A single instillation of low-concentration atropine does not appear to produce measurable short-term changes in axial length, retinal thickness, or choroidal thickness in young adults, according to a randomized, double-masked study published in Eye and Vision. However, the study did identify a transient reduction in superficial retinal perfusion one hour after dosing, suggesting that atropine may have acute vascular effects even when structural parameters remain unchanged.

Low-dose atropine is now widely used in myopia management, particularly in children, but its mechanism of action remains incompletely understood. Although atropine was originally used for its cycloplegic effect, experimental evidence suggests that its anti-myopia activity may involve nonaccommodative pathways, including effects on retinal signalling, scleral remodeling, and possibly choroidal physiology.

To explore these acute responses, Barsha Lal and Lisa A. Ostrin, from the University of Houston College of Optometry, Texas, recruited 21 healthy adults aged 18–35 years. One participant withdrew after prolonged pupil dilation following 0.1% atropine, leaving 20 participants for analysis (10 males and 10 females). The final cohort had a mean age of 25.5 years and mean spherical equivalent refraction of −1.91 D.

Each participant attended five separate study sessions, receiving placebo, 0.01%, 0.025%, 0.05%, or 0.1% atropine in randomized order in the right eye. Sessions were spaced one to three weeks apart. At each visit, investigators measured axial length, retinal and choroidal thickness using spectral-domain OCT, and retinal and choroidal microvasculature using OCT angiography at baseline, one hour, and 24 hours after instillation.

The imaging protocol of the study included fovea-centered radial OCT scans to assess retinal and choroidal thickness in the central 1.0 mm and 1.0–3.0 mm annulus. OCTA was used to evaluate the superficial vascular complex, deep vascular complex, choriocapillaris, and foveal avascular zone.

SUPPLIED ENTRIES.
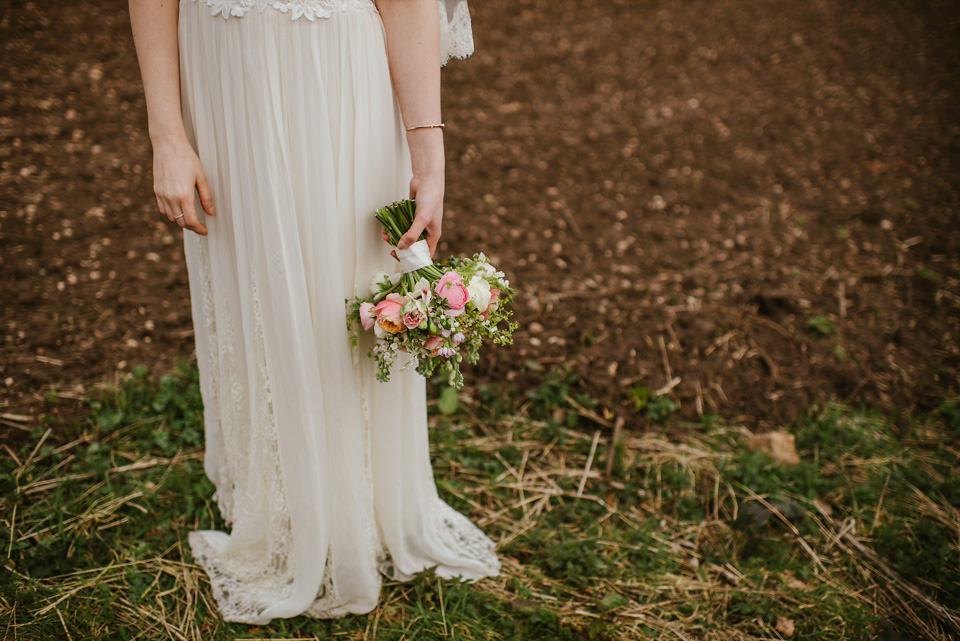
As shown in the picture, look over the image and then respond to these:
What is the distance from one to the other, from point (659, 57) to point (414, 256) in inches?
192

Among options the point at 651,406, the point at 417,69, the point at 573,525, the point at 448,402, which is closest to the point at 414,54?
the point at 417,69

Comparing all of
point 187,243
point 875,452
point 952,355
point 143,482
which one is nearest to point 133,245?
point 143,482

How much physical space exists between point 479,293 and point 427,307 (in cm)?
13

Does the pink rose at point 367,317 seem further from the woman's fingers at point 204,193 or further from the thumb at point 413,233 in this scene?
the woman's fingers at point 204,193

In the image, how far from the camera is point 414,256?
62.4 inches

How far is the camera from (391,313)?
150 cm

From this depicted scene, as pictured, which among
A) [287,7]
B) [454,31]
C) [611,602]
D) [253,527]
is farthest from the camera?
[611,602]

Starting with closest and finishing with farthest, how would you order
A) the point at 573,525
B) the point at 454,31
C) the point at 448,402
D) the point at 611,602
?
the point at 454,31
the point at 611,602
the point at 573,525
the point at 448,402

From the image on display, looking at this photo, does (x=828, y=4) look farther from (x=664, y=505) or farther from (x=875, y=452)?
(x=664, y=505)

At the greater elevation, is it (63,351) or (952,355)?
(63,351)

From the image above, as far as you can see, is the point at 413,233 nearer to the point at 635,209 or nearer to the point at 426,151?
the point at 426,151

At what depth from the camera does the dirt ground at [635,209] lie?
304 centimetres

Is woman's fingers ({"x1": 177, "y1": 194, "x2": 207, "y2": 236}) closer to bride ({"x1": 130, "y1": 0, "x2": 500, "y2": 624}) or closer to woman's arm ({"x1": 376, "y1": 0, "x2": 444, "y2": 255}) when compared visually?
bride ({"x1": 130, "y1": 0, "x2": 500, "y2": 624})

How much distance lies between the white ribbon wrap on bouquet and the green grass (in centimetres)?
113
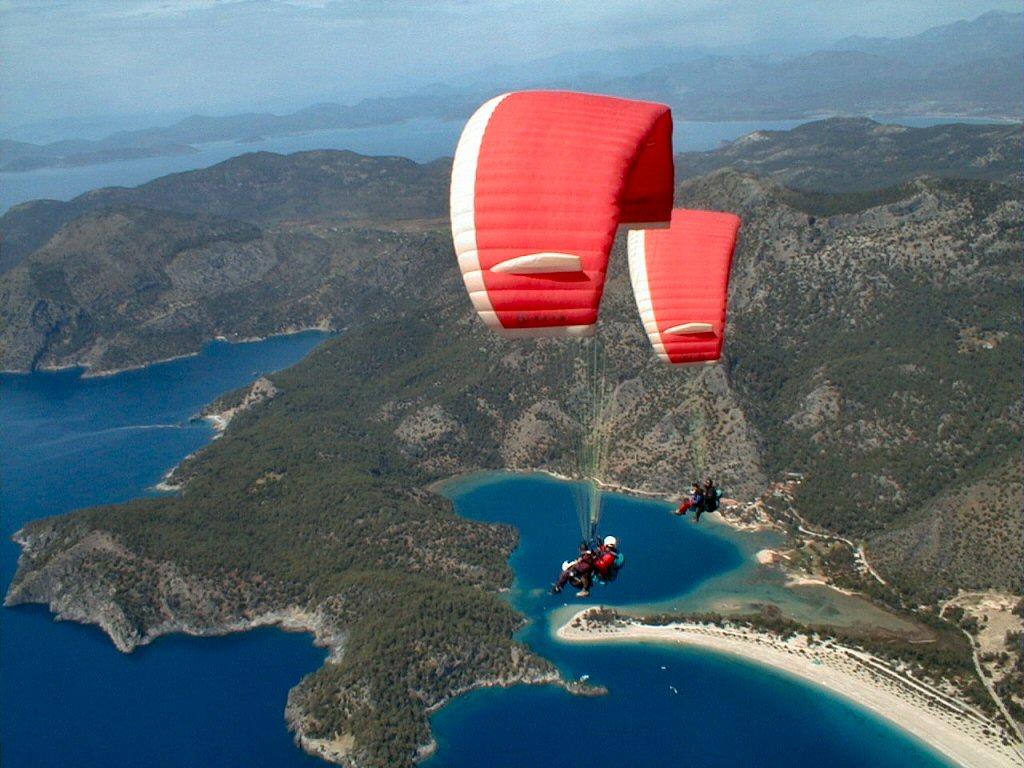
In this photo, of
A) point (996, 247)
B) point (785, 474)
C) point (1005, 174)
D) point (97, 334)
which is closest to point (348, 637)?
point (785, 474)

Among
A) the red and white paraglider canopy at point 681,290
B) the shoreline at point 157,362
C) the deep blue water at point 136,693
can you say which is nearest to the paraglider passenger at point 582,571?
the red and white paraglider canopy at point 681,290

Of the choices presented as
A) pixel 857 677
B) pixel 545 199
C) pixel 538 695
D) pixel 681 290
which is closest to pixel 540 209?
pixel 545 199

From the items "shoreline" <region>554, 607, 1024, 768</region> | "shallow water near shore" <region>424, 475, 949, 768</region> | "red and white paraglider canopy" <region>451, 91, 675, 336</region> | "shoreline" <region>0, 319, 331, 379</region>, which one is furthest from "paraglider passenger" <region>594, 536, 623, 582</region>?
"shoreline" <region>0, 319, 331, 379</region>

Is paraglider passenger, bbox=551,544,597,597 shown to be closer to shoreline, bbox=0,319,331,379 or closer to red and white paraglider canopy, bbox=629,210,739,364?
red and white paraglider canopy, bbox=629,210,739,364

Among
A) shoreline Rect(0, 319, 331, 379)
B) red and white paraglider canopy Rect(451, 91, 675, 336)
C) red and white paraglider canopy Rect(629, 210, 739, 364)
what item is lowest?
shoreline Rect(0, 319, 331, 379)

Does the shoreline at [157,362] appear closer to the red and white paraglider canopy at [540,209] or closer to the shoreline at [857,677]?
the shoreline at [857,677]

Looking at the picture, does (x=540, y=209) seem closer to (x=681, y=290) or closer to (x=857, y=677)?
(x=681, y=290)
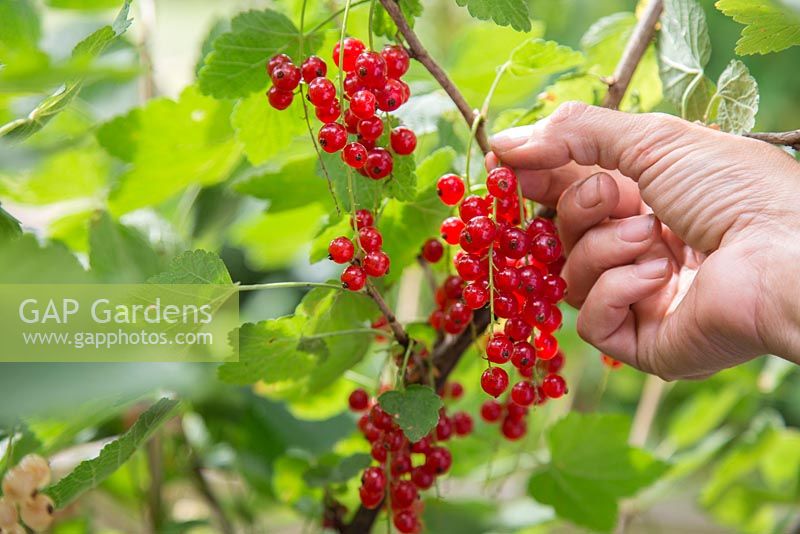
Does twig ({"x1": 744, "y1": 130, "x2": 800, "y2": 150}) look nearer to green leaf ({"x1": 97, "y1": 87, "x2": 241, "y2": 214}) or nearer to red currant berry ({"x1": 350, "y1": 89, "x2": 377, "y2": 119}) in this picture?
red currant berry ({"x1": 350, "y1": 89, "x2": 377, "y2": 119})

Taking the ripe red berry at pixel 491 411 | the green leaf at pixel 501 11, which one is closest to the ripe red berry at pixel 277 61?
the green leaf at pixel 501 11

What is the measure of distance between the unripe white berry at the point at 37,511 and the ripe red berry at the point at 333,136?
0.27 m

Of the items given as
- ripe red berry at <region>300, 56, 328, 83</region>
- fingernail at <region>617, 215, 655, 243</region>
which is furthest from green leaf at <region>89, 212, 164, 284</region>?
fingernail at <region>617, 215, 655, 243</region>

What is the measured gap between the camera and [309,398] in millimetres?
753

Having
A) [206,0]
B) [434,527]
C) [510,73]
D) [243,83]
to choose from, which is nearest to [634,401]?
[434,527]

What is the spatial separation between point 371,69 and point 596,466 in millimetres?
429

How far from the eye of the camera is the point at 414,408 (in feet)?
1.66

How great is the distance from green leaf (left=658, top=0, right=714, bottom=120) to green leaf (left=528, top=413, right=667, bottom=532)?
28 centimetres

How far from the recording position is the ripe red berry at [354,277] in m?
0.48

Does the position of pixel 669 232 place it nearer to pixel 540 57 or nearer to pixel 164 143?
pixel 540 57

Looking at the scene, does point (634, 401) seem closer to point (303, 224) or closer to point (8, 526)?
point (303, 224)

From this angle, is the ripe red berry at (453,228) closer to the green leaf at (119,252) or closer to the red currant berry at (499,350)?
the red currant berry at (499,350)

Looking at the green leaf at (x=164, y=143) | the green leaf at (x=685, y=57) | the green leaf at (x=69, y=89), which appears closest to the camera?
the green leaf at (x=69, y=89)

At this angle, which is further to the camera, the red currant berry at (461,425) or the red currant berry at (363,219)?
the red currant berry at (461,425)
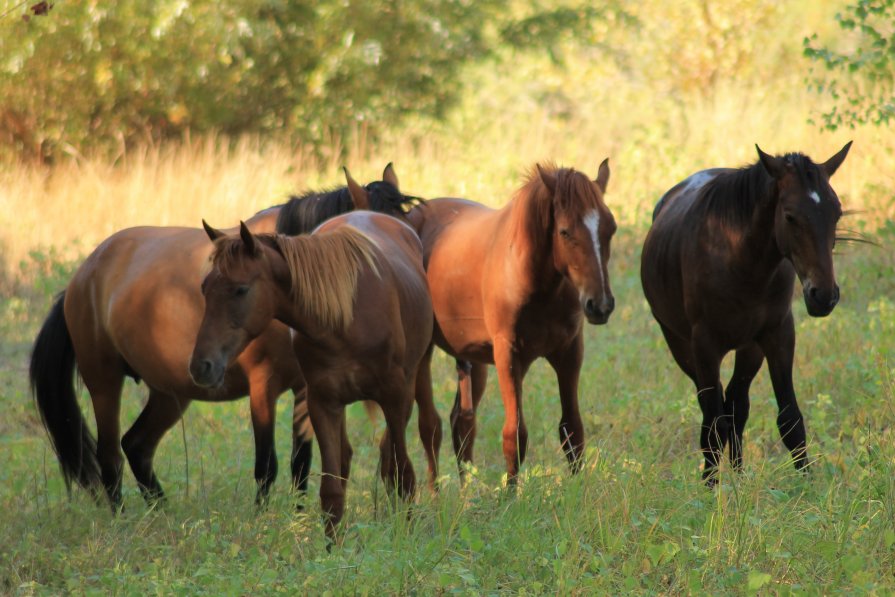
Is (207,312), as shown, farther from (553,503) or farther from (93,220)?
(93,220)

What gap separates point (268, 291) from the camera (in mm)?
4746

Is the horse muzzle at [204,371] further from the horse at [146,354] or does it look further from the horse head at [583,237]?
the horse head at [583,237]

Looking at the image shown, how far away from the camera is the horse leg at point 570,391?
600cm

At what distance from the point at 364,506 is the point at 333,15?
1246 centimetres

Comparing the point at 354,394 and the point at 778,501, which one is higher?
the point at 354,394

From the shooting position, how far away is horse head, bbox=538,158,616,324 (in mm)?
5257

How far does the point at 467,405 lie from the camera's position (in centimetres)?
693

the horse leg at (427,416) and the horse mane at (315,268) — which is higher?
the horse mane at (315,268)

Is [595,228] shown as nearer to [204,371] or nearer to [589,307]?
[589,307]

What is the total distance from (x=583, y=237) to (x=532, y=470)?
3.70 feet

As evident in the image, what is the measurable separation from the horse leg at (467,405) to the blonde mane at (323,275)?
196cm

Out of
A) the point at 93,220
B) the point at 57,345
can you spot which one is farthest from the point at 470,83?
the point at 57,345

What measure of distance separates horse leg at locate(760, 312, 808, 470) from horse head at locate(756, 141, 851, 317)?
61cm

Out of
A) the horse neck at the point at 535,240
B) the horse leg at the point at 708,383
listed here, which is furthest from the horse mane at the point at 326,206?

TASKS TO COMPLETE.
a – In the article about the atropine study, how many participants were left for analysis after one withdrew?
b – Reproduce the part of the article about the atropine study starting with "A single instillation" and going on through "possibly choroidal physiology.".
c – Supply the next part of the article about the atropine study, picking up after its final sentence.
The lines are separate material and have no connection to the article about the atropine study.

RESULTS OF THE EXERCISE.
a – Twenty participants remained, 10 males and 10 females.

b –
A single instillation of low-concentration atropine does not appear to produce measurable short-term changes in axial length, retinal thickness, or choroidal thickness in young adults, according to a randomized, double-masked study published in Eye and Vision. However, the study did identify a transient reduction in superficial retinal perfusion one hour after dosing, suggesting that atropine may have acute vascular effects even when structural parameters remain unchanged.

Low-dose atropine is now widely used in myopia management, particularly in children, but its mechanism of action remains incompletely understood. Although atropine was originally used for its cycloplegic effect, experimental evidence suggests that its anti-myopia activity may involve nonaccommodative pathways, including effects on retinal signalling, scleral remodeling, and possibly choroidal physiology.

c –
Across all tested concentrations, atropine did not significantly alter axial length, retinal thickness, or choroidal thickness at either one hour or 24 hours. No concentration-dependent effect was detected. These findings contrast with some previous reports of short-term choroidal thickening after atropine, underlining the inconsistency of acute choroidal responses in the literature.

The only significant change was observed in OCTA-derived perfusion density. In the 1.0–2.5mm annulus, superficial vascular complex perfusion density decreased over time after atropine instillation, with post hoc analysis showing a significant reduction at one hour but not at 24 hours. Deep vascular complex perfusion, choriocapillaris perfusion, and foveal avascular zone area were unchanged.

The findings suggest that single-dose low-concentration atropine has little detectable acute effect on posterior segment structure in young adults, despite known dose-dependent effects on pupil size and accommodation reported previously by the same group. The transient OCTA signal may point to short-term vascular redistribution, but its clinical relevance remains uncertain.

Additionally, the study authors caution that the study assessed only single-dose effects, included a relatively small adult cohort, and did not examine children, the primary population for myopia control. Longer-term pediatric studies will be needed to determine whether repeated atropine exposure produces cumulative retinal or choroidal effects relevant to treatment response.